Tutorial: Optimisation using the SIMDRegister class

Take advantage of the processor's parallelism to perform single instruction multiple data calculations. Optimise your audio applications without introducing concurrency.

Level: Advanced

Platforms: Windows, macOS, Linux

Classes: dsp::SIMDRegister, dsp::IIR, dsp::ProcessorDuplicator, AudioDataConverters, dsp::AudioBlock, HeapBlock

Getting started

Download the demo project for this tutorial here: PIP | ZIP. Unzip the project and open the first header file in the Projucer.

If you need help with this step, see Tutorial: Projucer Part 1: Getting started with the Projucer.

The demo project

The demo project can play a loaded audio file through an IIR filter in order to be processed and altered when auditioned. The purpose of this optimisation is to see how much CPU power we can alleviate using SIMD instruction sets on the same IIR filter.

The demo project window
Note
The code presented here is broadly similar to the SIMDRegisterDemo from the DSP Demo.

Data records

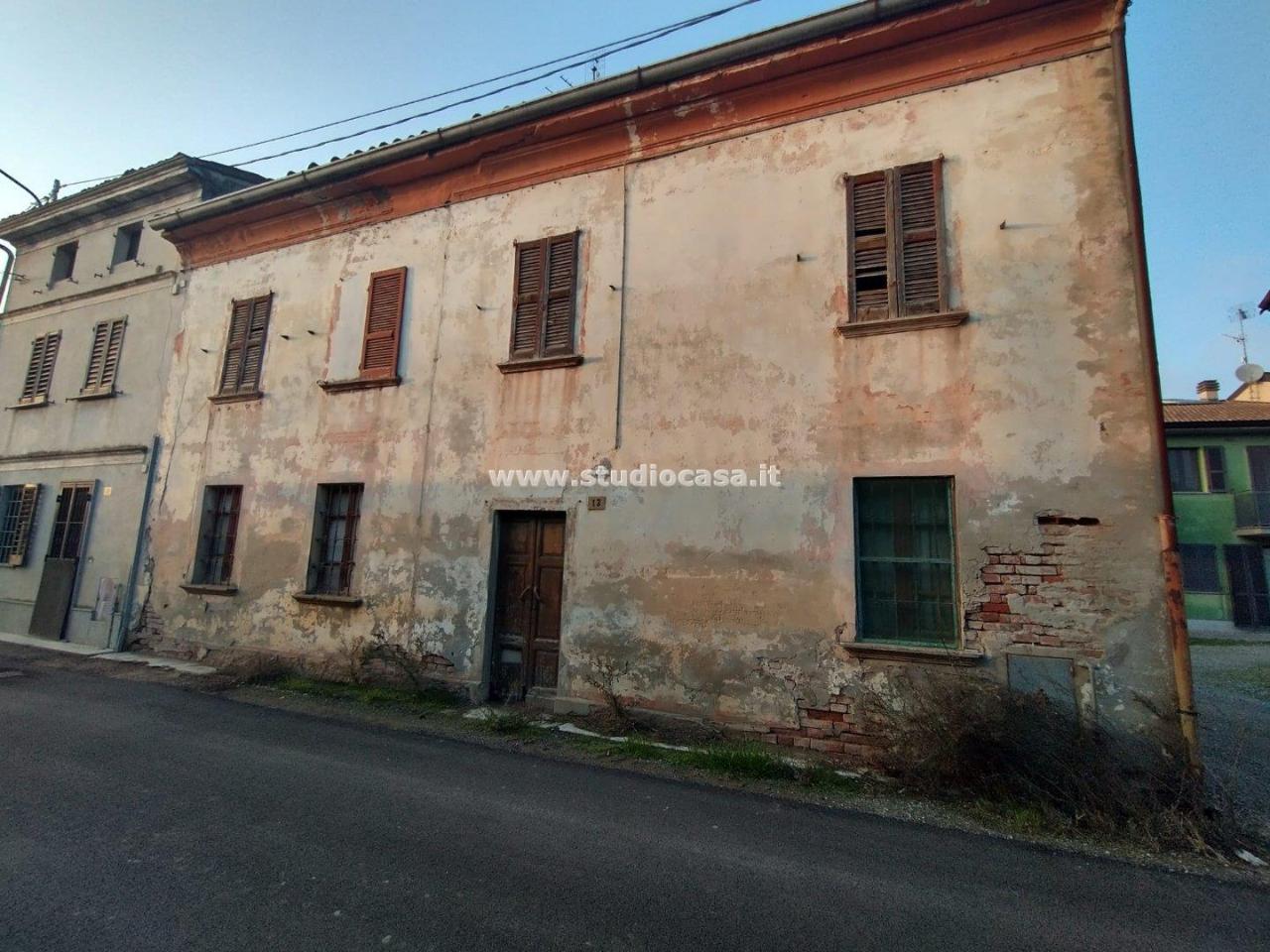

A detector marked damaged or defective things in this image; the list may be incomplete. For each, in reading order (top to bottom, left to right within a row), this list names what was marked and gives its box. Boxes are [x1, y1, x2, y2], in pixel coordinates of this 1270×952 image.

peeling plaster wall [146, 50, 1178, 751]
rusty metal pipe [1112, 0, 1199, 776]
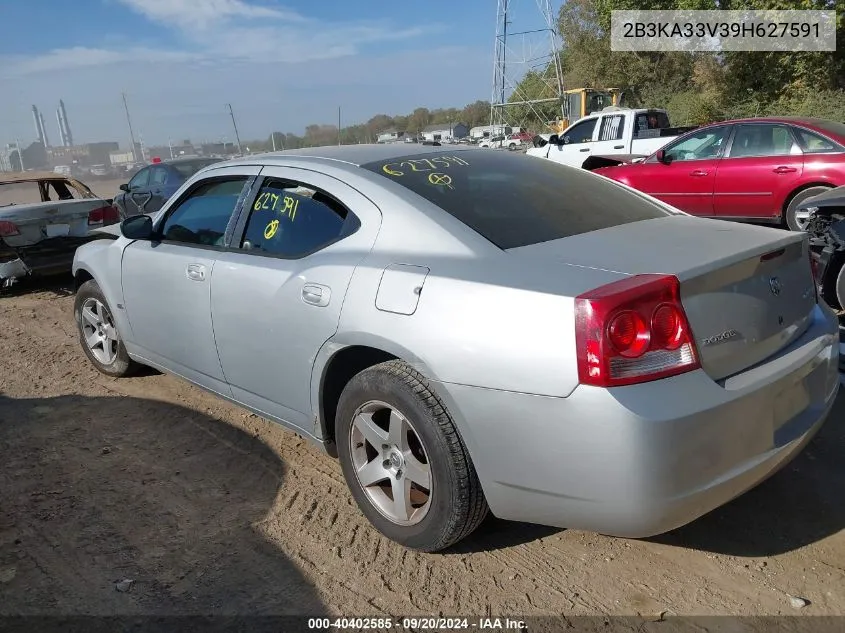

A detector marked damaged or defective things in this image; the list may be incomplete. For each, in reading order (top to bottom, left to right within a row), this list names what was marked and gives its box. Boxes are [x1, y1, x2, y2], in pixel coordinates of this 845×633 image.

damaged vehicle [0, 173, 119, 292]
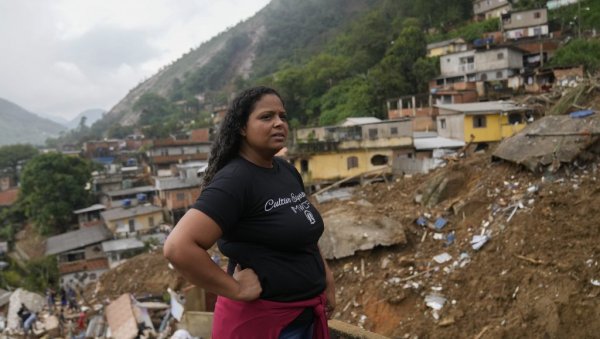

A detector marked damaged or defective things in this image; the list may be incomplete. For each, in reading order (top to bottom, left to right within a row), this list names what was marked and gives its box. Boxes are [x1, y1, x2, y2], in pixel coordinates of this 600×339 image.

broken concrete [492, 113, 600, 173]
broken concrete [318, 205, 408, 260]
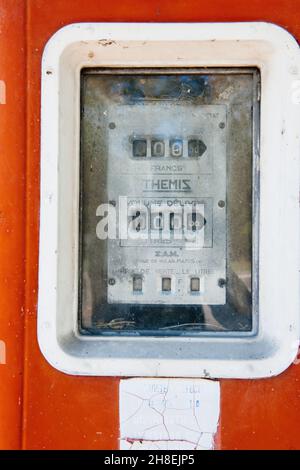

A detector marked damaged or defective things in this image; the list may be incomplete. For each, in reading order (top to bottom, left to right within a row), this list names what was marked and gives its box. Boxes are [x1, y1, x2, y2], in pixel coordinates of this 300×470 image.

peeling paint [119, 376, 220, 450]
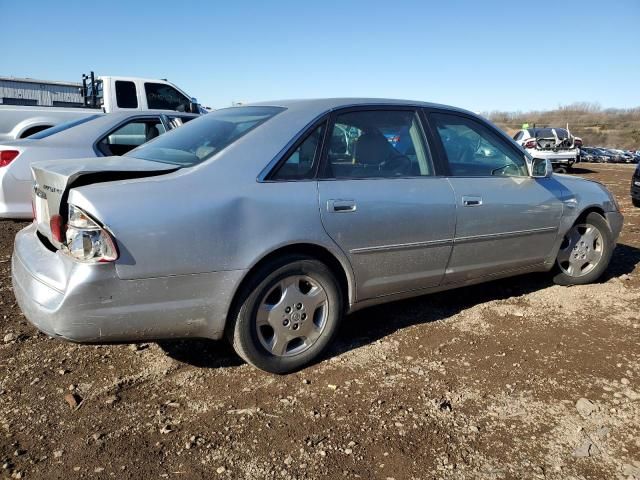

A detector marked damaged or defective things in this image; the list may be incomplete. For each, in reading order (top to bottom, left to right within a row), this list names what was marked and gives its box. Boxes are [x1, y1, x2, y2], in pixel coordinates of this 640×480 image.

broken taillight lens [63, 202, 119, 262]
damaged rear bumper [10, 223, 245, 344]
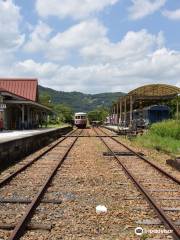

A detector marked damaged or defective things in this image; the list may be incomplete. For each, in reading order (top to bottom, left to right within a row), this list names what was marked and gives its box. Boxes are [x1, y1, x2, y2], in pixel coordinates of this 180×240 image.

rusty railway track [93, 126, 180, 239]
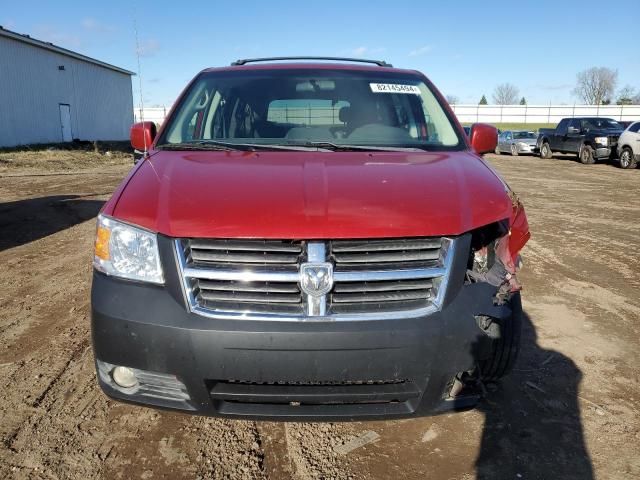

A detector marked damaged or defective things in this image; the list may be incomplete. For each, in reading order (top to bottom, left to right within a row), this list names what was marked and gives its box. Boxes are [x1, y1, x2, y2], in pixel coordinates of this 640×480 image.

exposed tire [580, 144, 596, 165]
exposed tire [616, 147, 636, 170]
exposed tire [480, 292, 520, 382]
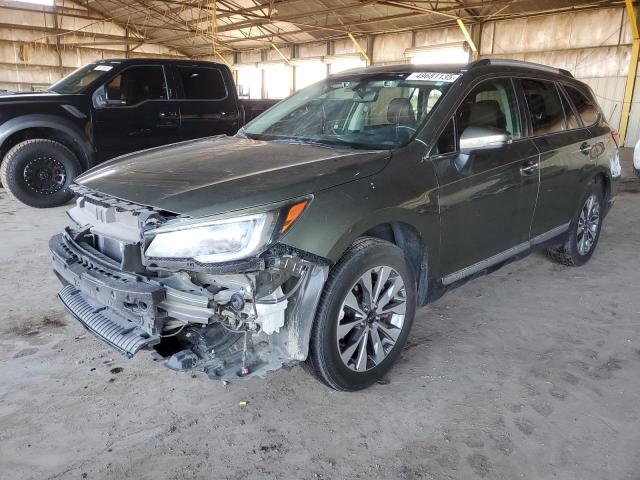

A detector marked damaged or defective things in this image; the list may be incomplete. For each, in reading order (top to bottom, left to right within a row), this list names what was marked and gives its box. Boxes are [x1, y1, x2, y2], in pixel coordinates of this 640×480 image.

crumpled front end [50, 186, 328, 380]
damaged front bumper [50, 219, 328, 380]
exposed headlight assembly [144, 201, 308, 264]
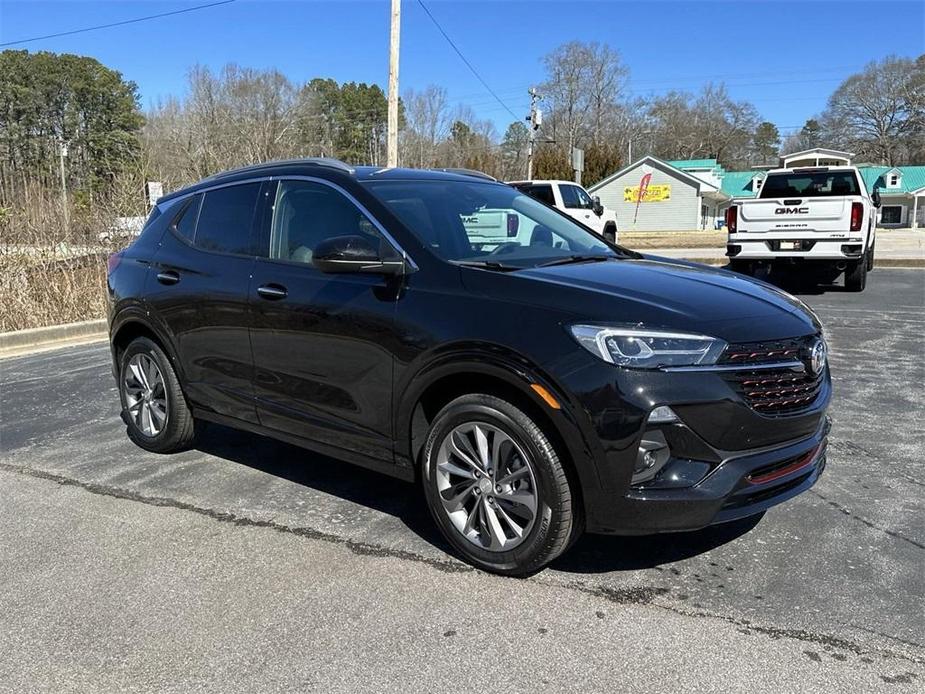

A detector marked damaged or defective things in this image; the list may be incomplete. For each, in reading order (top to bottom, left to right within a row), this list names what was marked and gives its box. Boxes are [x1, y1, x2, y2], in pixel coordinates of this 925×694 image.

crack in pavement [3, 460, 920, 672]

• Your tasks:
• A. Translate this sentence from the SIMDRegister tutorial into French: "Unzip the project and open the first header file in the Projucer."
• B. Answer these questions using the SIMDRegister tutorial:
(i) What level is given for the tutorial?
(ii) Which platforms does it list?
(iii) Which demo from the DSP Demo is the presented code broadly similar to?
• C. Copy out the stretch of the SIMDRegister tutorial from "Level: Advanced" through "with the Projucer.".

• Answer list:
• A. Décompressez le projet et ouvrez le premier fichier d'en-tête dans le Projucer.

• B.
(i) Advanced
(ii) Windows, macOS, Linux
(iii) The SIMDRegisterDemo

• C.
Level: Advanced

Platforms: Windows, macOS, Linux

Classes: dsp::SIMDRegister, dsp::IIR, dsp::ProcessorDuplicator, AudioDataConverters, dsp::AudioBlock, HeapBlock

Getting started

Download the demo project for this tutorial here: PIP | ZIP. Unzip the project and open the first header file in the Projucer.

If you need help with this step, see Tutorial: Projucer Part 1: Getting started with the Projucer.